44 In my view, once the RRT member became aware on 19 February 1999 that it was very likely that the applicant had not been told of the notice, it was not reasonable for him to insist on implementation of the deadline of 24 February 1999. As I have said, the RRT member had reason to think that the period of fourteen days effectively allowed by the notice served on the applicant's solicitors might not have been enough to give the applicant a genuine opportunity to ensure that he would receive a hearing. The conversation of 19 February 1999 must have confirmed to the RRT member that the applicant, through no fault of his own, had not in fact had a genuine opportunity to comply with the terms of the notice. The RRT member could not safely assume that the applicant would in fact receive the notice immediately after the conversation and, even if he did, there may still not have been enough time for him to have had a reasonable opportunity to make the necessary response. As events turned out, the applicant only found out about the terms of the notice after the RRT's deadline had expired.
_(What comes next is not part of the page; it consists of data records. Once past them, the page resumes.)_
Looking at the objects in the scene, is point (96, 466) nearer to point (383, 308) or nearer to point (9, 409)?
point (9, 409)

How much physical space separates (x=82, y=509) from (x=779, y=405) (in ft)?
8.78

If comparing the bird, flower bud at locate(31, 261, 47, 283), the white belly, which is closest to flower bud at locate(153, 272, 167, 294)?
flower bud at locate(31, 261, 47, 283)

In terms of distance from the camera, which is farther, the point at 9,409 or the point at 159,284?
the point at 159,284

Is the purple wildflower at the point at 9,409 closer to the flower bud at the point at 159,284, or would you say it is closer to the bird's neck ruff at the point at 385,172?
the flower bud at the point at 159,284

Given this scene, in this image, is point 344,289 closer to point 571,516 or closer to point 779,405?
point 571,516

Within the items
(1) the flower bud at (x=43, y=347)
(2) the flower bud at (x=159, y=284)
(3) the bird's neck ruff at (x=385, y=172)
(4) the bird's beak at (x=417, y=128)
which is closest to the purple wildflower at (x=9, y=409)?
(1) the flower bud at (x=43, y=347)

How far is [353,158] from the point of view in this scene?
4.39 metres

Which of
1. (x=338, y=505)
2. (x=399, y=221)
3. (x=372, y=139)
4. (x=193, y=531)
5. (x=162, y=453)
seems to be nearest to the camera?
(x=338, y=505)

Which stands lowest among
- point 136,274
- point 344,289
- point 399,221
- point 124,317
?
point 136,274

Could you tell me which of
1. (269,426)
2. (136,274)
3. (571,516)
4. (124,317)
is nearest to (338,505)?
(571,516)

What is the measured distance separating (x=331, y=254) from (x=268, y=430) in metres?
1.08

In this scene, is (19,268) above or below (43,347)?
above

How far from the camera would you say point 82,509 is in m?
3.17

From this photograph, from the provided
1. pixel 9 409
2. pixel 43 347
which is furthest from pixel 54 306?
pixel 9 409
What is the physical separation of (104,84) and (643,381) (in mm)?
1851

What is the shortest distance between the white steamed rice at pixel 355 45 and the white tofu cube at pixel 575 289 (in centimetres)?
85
45 In my opinion, the applicant was not afforded a reasonable opportunity by the RRT to appear to give evidence. Once the RRT member was alerted to the strong likelihood that the applicant had not been informed of the notice, he could have readily arranged an extension of the deadline. This would have ensured that the solicitors had adequate time to contact the applicant (or to inform the RRT if they were unsuccessful in their efforts) and, if they were successful, given the applicant adequate time to provide a considered response to the RRT's notice. No suggestion was made on behalf of the Minister that a decision by the RRT was urgently required. After all, the RRT's notice was not sent to the applicant until eighteen months after it had received the application for review.
46 It is implicit in what I have said that, even if a document is deemed to have been received by an applicant by reason of the operation of regs 4.39 and 4.41, the deemed receipt does not determine whether the applicant has received the genuine opportunity to appear before the RRT required by s 425(1)(a). As Hely J observed in Uddin v Minister, at [30]:
"[e]ven if the Regulations are effective so as to provide for deemed receipt of a document, and even if deemed receipt of a document amounts to performance of the statutory obligation that [the] RRT 'must notify', the s 425 duty is not necessarily performed or discharged by service, or deemed service of a document."
This analysis is consistent with the decision in Capitly, where timely service of a notice did not preclude a holding that s 425(1)(a) had not been complied with.